··· PROVIDED ENTRIES ···
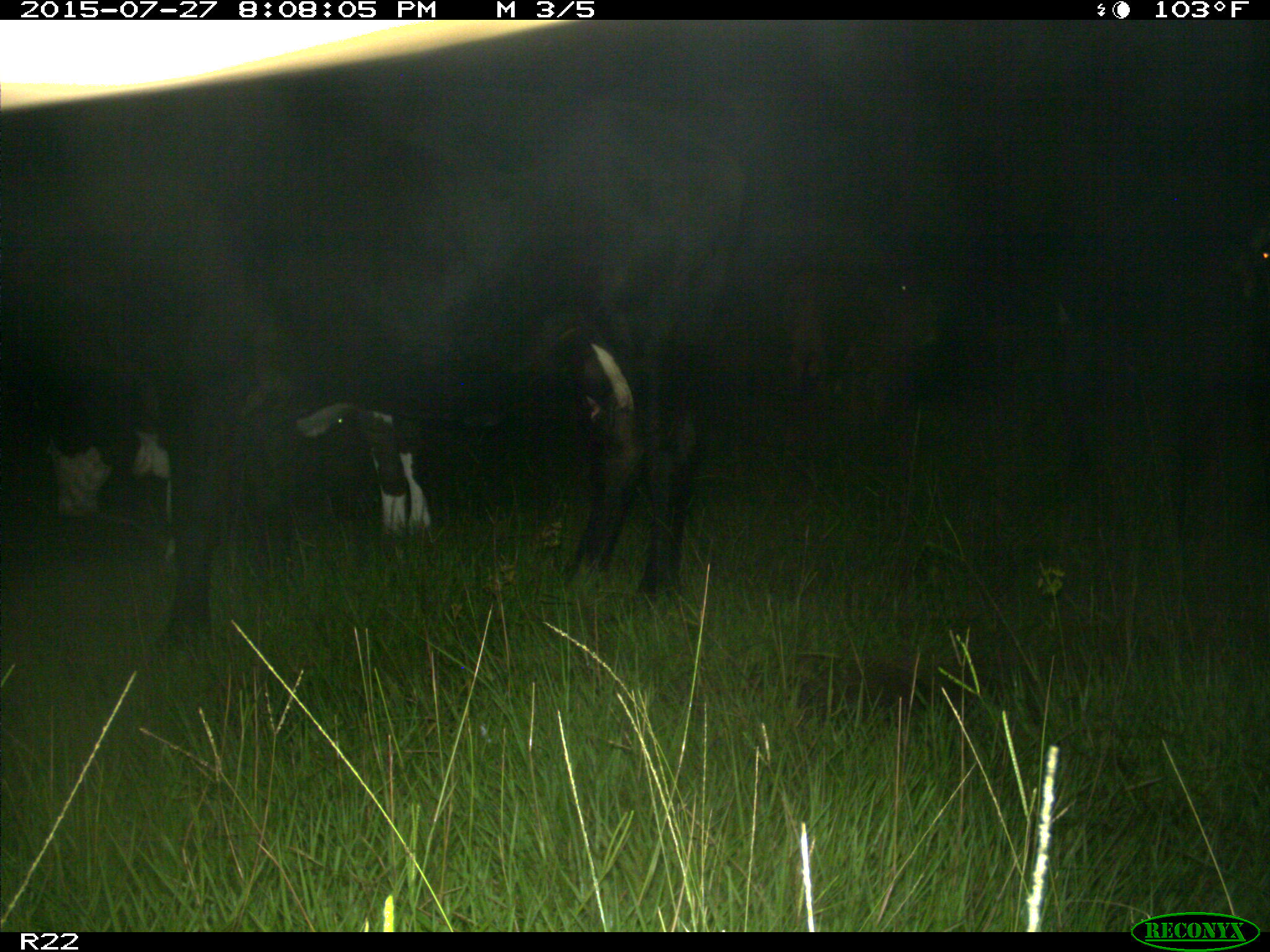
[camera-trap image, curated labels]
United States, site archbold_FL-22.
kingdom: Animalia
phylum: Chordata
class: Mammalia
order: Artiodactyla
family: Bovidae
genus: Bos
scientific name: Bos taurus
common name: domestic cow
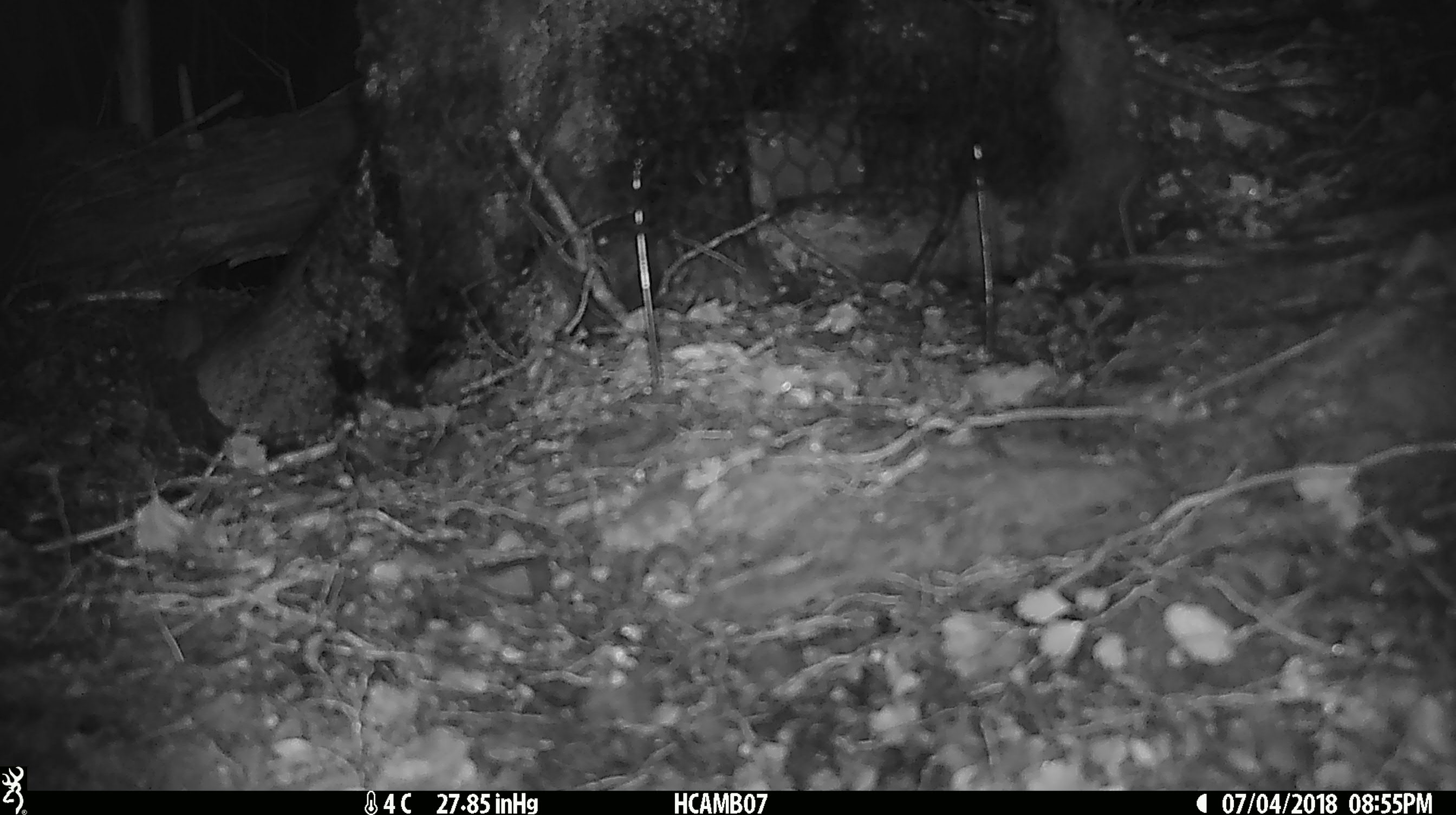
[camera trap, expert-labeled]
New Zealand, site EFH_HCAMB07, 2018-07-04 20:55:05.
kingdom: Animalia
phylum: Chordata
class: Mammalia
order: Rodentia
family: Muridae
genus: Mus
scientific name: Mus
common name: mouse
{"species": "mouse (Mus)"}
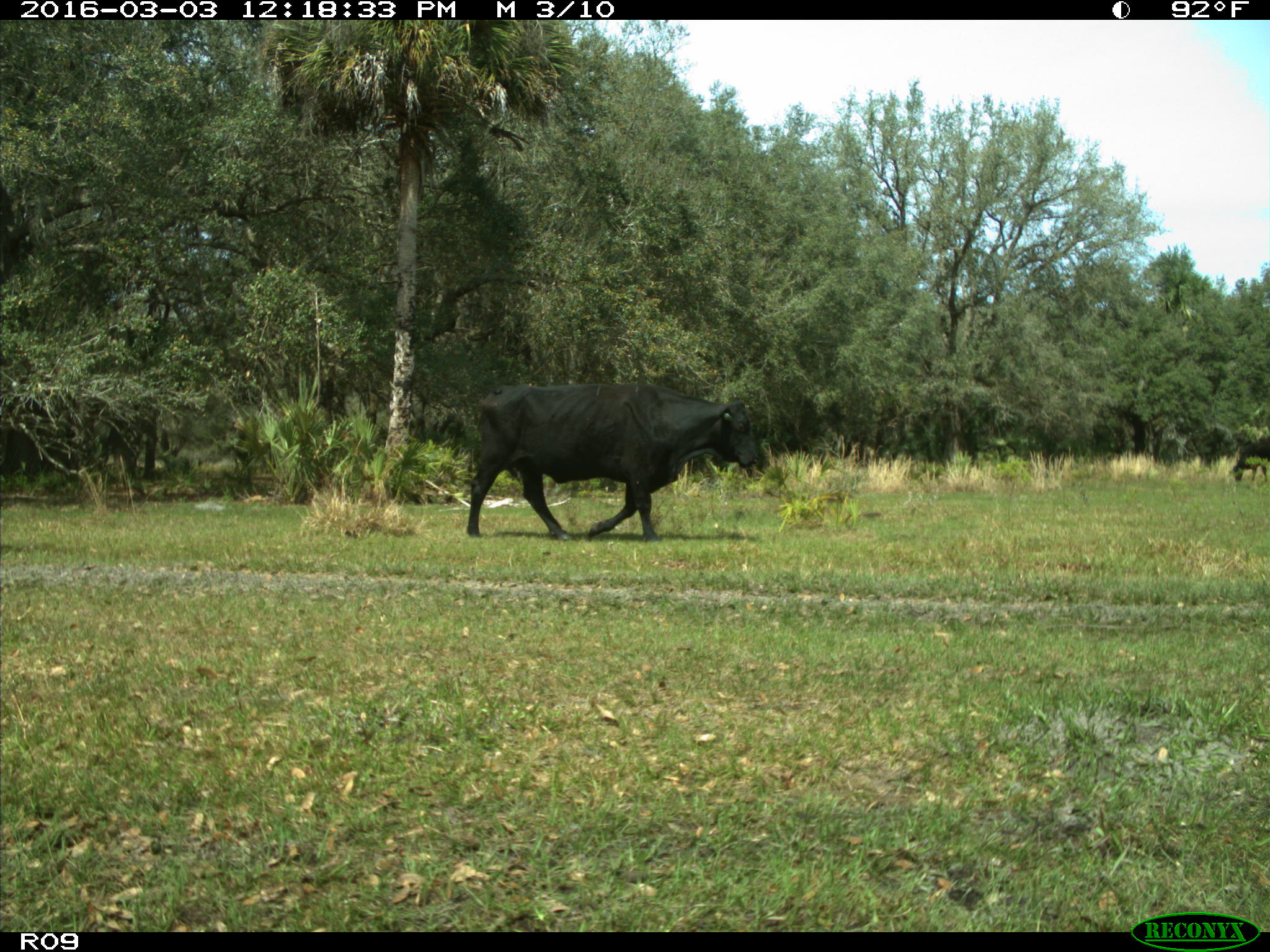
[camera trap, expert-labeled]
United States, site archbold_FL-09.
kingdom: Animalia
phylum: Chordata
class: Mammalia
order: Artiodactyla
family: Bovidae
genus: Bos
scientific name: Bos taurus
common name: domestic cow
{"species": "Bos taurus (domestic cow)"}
···
→ **YOUR GOAL**: Write out exactly the lines that begin at the one containing "United States, site archbold_FL-09." and continue through the last line of the data, and only those.

→ **TASK OUTPUT**:
United States, site archbold_FL-09.
kingdom: Animalia
phylum: Chordata
class: Mammalia
order: Artiodactyla
family: Bovidae
genus: Bos
scientific name: Bos taurus
common name: domestic cow
{"species": "Bos taurus (domestic cow)"}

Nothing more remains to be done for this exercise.